Esportare idee, prodotti, competenze e tecnologie. Conquistare nuovi mercati con le proprie caratteristiche irripetibili. Fare sistema con la qualità italiana. Una grande fiera come PastaTrend, che si terrà a Bologna tra il 2 e il 5 aprile 2011, serve anche a questo. Ne parliamo con Roberto Ranieri, per anni responsabile della ricerca Barilla e attualmente presidente di Open Fields srl, società che si occupa di trasferimento tecnologico nel settore agroalimentare, cioè cura, per esempio, l'uso di nuove tecnologie nei processi industriali che riguardano grano duro, grano tenero e pomodori. Ranieri fa parte del comitato organizzatore di PastaTrend.
Com'è nato il suo coinvolgimento?
Da più di vent'anni mi occupo di filiera della pasta. Conosco molto bene l'industry di riferimento, cioè tutto l'apparato che sta dietro alla pasta e che comprende gli artigiani e i pastai industriali, ma anche i produttori di semi, di macchinari, di packaging e di ricerca da applicare al settore. Quando me ne hanno parlato, ho pensato subito che PastaTrend fosse un ottimo strumento di lavoro. Un'occasione per creare opportunità molto interessanti.
Può fare qualche esempio?
Penso che le caratteristiche fondamentali della fiera siano due, in funzione di un risultato strategico da centrare. La prima, più politica, è che costituisce una leva per rafforzare la competitività della filiera della pasta a livello internazionale. La seconda, che discende dalla prima, è che permette di aumentare le potenzialità di business delle aziende italiane sui mercati esteri. Entrambe queste caratteristiche tendono al raggiungimento di un obiettivo strategico, e cioè fare in modo che il business della pasta, nel mondo, continui ad essere detenuto dall'industry italiana.
Lei ha seguito anche la traferta di PastaTrend in Cina per l'Expò di Shangai del settembre 2010.
Sì, penso che sia stato un appuntamento importante perché la Cina rappresenta un mercato enorme, che non si può ignorare. Anche se bisogna affrontarlo con l'approccio giusto, perché implica anche dei punti critici. Presentarsi con una fiera come PastaTrend è un ottimo biglietto da visita.
D'altra parte, opportunità e difficoltà sono aspetti della stessa medaglia. Cosa ci vuole, secondo lei, per conquistare la Cina?
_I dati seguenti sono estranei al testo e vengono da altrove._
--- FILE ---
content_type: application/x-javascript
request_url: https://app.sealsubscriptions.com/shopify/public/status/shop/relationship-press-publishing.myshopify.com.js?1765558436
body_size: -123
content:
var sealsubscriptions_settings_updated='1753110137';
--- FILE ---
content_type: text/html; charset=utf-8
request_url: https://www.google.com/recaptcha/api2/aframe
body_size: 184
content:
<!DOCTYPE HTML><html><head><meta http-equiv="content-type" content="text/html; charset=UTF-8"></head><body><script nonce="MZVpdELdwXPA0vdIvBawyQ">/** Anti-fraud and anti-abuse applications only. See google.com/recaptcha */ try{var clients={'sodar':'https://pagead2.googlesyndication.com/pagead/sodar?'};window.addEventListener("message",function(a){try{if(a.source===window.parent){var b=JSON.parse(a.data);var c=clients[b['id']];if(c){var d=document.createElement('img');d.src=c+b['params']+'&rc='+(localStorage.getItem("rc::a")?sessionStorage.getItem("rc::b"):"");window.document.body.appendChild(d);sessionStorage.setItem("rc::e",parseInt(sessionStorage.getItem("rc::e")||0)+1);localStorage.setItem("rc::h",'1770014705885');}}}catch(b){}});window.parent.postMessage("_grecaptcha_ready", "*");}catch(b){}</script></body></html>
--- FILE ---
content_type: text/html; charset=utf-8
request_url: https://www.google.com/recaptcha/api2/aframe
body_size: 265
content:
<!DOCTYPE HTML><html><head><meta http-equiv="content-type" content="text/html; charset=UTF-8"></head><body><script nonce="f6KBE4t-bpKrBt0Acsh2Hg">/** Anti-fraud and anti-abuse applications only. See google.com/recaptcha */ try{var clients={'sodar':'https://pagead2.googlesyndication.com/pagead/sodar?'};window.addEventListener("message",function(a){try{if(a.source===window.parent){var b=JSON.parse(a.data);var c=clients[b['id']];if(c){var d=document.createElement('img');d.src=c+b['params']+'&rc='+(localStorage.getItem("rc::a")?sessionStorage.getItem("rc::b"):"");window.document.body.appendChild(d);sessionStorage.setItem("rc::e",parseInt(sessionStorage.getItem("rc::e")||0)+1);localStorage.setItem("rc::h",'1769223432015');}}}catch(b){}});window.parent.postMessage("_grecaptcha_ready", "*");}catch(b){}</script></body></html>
Intanto, partire dalla loro storia. In Cina esistono prodotti analoghi alla pasta e sono i noodles. Sono fili fatti a partire da materie prime diverse, grano tenero, soya o riso. Loro li consumano in modo diverso da come facciamo noi. Perciò bisogna tenerne conto.
E' una questione di rispetto della loro cultura?
Esatto. Perché i cinesi hanno una tradizione culinaria millenaria e ne sono orgogliosi. Loro cucinano i noodles in padelle, aggiungendo acqua, aromi, verdure, e mescolando tutto insieme. Proporgli la pasta al pomodoro o al ragù come la facciamo noi potrebbe rivelarsi un errore. Dobbiamo trovare il modo giusto di presentagli i nostri prodotti. Perché in Cina abbiamo constatato che l'interesse c'è ed è forte. Ma ci impone anche di adattarci a un mercato del genere. Altrimenti rischieremmo di dissipare energie in un'impresa titanica.
Esportare in un grande mercato comporterà anche problemi industriali.
Sì. E il più importante è trovare il modo di produrre la pasta in Cina. Se la esportassimo direttamente dall'Italia, non sarebbe mai competitiva. Dobbiamo riuscire a creare delle joint venture durevoli che permettano di realizzare il prodotto, con i nostri criteri (ad esempio utilizzando il grano duro, specie attualmente non coltivata in Cina), direttamente sul posto.
Tenendo conto, come diceva, della strategia commerciale.
Sapendo anche che, proprio come succede da noi, i giovani mostrano una scarsa propensione a cucinare. Però in Cina i giovani sono centinaia di milioni, quindi il loro approccio alla pasta va curato in modo particolare.